Australian health authorities are now recommending that women at any stage of pregnancy are routinely offered the Pfizer vaccine to protect against COVID-19.
On Wednesday, the Royal Australian and New Zealand College of Obstetricians and Gynaecologists (RANZCOG) and the Australian Technical Advisory Group on Immunisation (ATAGI) said new data has confirmed there are no safety concerns for pregnant women who receive the Pfizer mRNA vaccine.
The decision has been made because “the risk of severe outcomes from COVID-19 is significantly higher for pregnant women and their unborn baby”, according to a joint statement from RANZCOG and ATAGI.
Previous advice had been that pregnant women who were at high risk of catching COVID-19, or had significant underlying medical conditions, should be offered the vaccine.
According to RANZCOG and ATAGI, global surveillance data from large numbers of pregnant women have not identified any significant safety concerns with mRNA COVID-19 vaccines given at any stage of pregnancy. The new advice also suggests that getting vaccinated may help breastfeeding mothers pass on immunity from COVID-19 to their baby.
The new advice also says women who are trying to become pregnant do not need to delay their vaccination, or avoid becoming pregnant after vaccination.
“There is no evidence that women who become pregnant after receiving the vaccine are at increased risk of [fetal abnormalities], miscarriage or maternal illness,” RANZCOG said.
RANZCOG said there was no evidence COVID-19 increased the risk of miscarriage or teratogenicity, but it if a pregnant woman has the virus, there may be an increased risk of a premature birth in the third trimester.
Pregnant women, and those who are trying to become pregnant, are encouraged to discuss the timing of their vaccination with their GP or health professional.

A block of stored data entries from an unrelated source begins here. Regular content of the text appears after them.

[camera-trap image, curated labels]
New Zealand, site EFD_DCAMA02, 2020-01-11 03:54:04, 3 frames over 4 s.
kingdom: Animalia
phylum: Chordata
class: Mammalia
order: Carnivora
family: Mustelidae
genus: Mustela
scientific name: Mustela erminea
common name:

The new advice for pregnant women comes after Western Australia announced it will open its COVID-19 vaccination rollout to all people over the age of 30, and as the Northern Territory has opened its vaccinations to everyone over 16.
RANZCOG also emphasised the importance of inclusion of pregnant and breastfeeding women in clinical trials of COVID-19 vaccines to develop evidence-based advice regarding safety and efficacy.